Let reader preferences decide what gets curated next
Responsly feeds reader feedback into Curated so every curation decision is backed by what your audience actually wants. Topic preference rankings, edition satisfaction ratings, and reader-sourced link suggestions become subscriber data that shapes your editorial choices and proves audience quality to sponsors.
Newsletter curation is an editorial judgment call hundreds of times per edition: which links make the cut, how much commentary to add, which topics deserve top placement. When those calls are informed by direct reader feedback instead of open-rate proxies, the newsletter gets better and the data that proves it gets stronger.
Why open rates are not enough for curation decisions
Most newsletter operators optimize for open rates and click-through rates. These metrics tell you what readers consumed after you published, but not what they wanted you to publish. A reader who opens every edition and clicks three links might still wish you covered a topic you never include.
Survey feedback fills the gap between behavioral metrics and editorial intent:
- topic preference surveys reveal demand for subjects you haven’t prioritized,
- edition satisfaction ratings distinguish “I opened it” from “I found it valuable,”
- and reader-sourced suggestions surface links and perspectives you would never find in your own curation bubble.
Curated operators who added reader feedback to their curation process saw average click-through rates increase because the content mix shifted toward demonstrated demand rather than editorial assumptions. Read about structuring effective survey questions in our guide on multiple choice questions.
Topic preference surveys that reshape the content mix
A weekly design industry newsletter with 12,000 subscribers runs an annual topic preference survey. Readers rank eight topics: UI design, typography, design systems, accessibility, career advice, tool reviews, case studies, and business of design.
The results exposed a mismatch:
- “accessibility” ranked #2 by readers but appeared in only 8% of curated links,
- “tool reviews” ranked #7 but made up 25% of edition content — the curator’s personal interest overweighted this topic,
- “career advice” was #3 among readers with under 2 years of experience but #8 among seniors, suggesting a segmentation opportunity.
The curator rebalanced the content mix to match reader demand. Over the next three months, average edition click-through rates rose from 14.2% to 19.7%, and reply-to-edition emails (organic engagement signals) doubled. For strategies on targeting distinct audience segments, see our guide on quota sampling.
Edition satisfaction tracking over time
A technology newsletter sends a one-question footer survey in every edition: “How useful was today’s edition?” with a 1–5 scale. The score syncs to the subscriber’s Curated profile, and an edition-level average is calculated in Responsly.

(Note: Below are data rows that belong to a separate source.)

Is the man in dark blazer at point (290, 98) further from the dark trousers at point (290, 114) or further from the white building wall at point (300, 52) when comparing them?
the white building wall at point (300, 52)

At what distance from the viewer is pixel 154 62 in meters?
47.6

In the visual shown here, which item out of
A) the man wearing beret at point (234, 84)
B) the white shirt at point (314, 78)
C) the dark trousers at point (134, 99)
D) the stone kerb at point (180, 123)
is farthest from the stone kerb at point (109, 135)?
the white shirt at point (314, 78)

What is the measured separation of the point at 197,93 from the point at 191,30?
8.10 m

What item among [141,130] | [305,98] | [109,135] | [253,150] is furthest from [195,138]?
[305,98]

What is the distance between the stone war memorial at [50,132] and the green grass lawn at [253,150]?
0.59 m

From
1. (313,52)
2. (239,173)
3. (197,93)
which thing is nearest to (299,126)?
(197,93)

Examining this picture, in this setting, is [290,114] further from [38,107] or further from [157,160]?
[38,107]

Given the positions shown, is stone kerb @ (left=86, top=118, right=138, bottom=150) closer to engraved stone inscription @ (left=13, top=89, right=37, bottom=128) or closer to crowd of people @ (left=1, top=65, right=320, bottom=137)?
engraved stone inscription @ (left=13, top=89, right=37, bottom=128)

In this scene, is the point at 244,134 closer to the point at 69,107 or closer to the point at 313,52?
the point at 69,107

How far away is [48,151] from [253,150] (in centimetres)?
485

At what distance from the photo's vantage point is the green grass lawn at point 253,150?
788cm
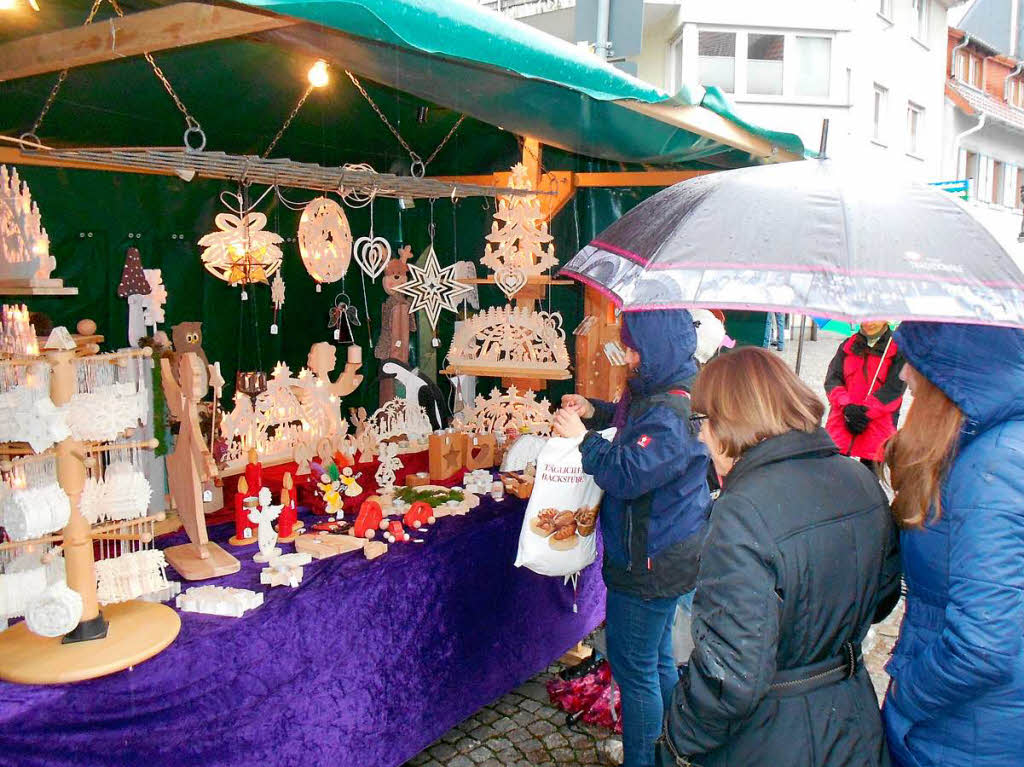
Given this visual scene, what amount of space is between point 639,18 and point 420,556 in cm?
364

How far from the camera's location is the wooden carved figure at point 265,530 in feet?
8.48

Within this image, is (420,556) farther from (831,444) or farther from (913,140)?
(913,140)

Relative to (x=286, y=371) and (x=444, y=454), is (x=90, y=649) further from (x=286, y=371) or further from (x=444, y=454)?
(x=444, y=454)

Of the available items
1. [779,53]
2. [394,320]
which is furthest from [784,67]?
[394,320]

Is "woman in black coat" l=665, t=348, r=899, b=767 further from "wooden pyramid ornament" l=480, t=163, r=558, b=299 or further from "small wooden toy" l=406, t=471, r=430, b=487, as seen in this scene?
"wooden pyramid ornament" l=480, t=163, r=558, b=299

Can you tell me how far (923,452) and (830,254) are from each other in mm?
448

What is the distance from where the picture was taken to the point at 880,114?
1446cm

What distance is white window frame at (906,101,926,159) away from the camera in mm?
15414

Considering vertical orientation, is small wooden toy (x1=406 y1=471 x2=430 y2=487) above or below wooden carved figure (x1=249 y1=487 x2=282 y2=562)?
below

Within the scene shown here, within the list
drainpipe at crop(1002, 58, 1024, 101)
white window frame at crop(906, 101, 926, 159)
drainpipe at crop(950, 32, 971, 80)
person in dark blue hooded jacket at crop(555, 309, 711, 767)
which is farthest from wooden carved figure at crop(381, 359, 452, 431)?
drainpipe at crop(1002, 58, 1024, 101)

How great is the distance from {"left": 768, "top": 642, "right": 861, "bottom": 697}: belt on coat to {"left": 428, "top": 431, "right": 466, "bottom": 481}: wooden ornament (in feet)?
7.34

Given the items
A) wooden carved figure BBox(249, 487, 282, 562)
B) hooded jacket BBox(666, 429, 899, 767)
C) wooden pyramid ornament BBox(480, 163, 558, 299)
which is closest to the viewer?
hooded jacket BBox(666, 429, 899, 767)

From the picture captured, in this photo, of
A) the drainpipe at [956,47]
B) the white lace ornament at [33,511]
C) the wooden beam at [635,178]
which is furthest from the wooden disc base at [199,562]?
the drainpipe at [956,47]

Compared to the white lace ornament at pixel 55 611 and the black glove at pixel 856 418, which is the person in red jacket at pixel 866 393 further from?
the white lace ornament at pixel 55 611
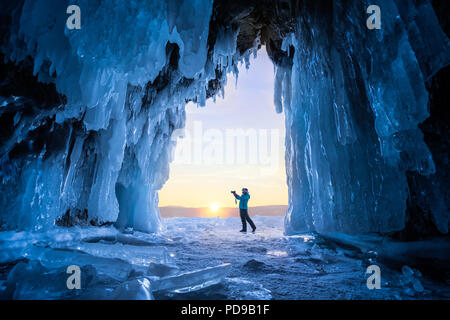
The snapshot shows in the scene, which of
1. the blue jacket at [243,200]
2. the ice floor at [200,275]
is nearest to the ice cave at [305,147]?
the ice floor at [200,275]

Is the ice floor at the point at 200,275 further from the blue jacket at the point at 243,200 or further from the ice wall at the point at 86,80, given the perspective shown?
the blue jacket at the point at 243,200

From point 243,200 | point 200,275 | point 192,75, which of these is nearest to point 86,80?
point 192,75

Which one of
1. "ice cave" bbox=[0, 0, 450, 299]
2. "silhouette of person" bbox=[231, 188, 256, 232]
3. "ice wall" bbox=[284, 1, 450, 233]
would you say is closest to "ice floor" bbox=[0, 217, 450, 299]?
"ice cave" bbox=[0, 0, 450, 299]

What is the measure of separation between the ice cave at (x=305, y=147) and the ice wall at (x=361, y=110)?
23 millimetres

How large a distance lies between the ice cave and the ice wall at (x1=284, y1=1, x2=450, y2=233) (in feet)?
0.08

After 20 editions of data:
- editions with a strong editorial theme (all links centered on one topic) averaged 4.3 satisfaction versus 3.4 for mixed-topic editions,
- Monday editions scored 0.6 points higher than Friday editions — readers had more time to engage with long-form content at the start of the week,
- satisfaction dipped below 3.0 whenever the newsletter exceeded 12 links — reader fatigue from too many options.
The curator shortened Friday editions to 6 focused links, committed to themed editions twice monthly, and capped all editions at 10 links. Satisfaction stabilized above 4.0, and the data informed a publishing schedule change from 5x to 3x per week with higher per-edition quality.
Reader-sourced link suggestions via structured surveys
A fintech newsletter publishes a monthly “reader picks” section. Subscribers submit links through a Responsly survey with three fields: URL, topic category (dropdown), and a one-sentence summary of why it’s worth featuring.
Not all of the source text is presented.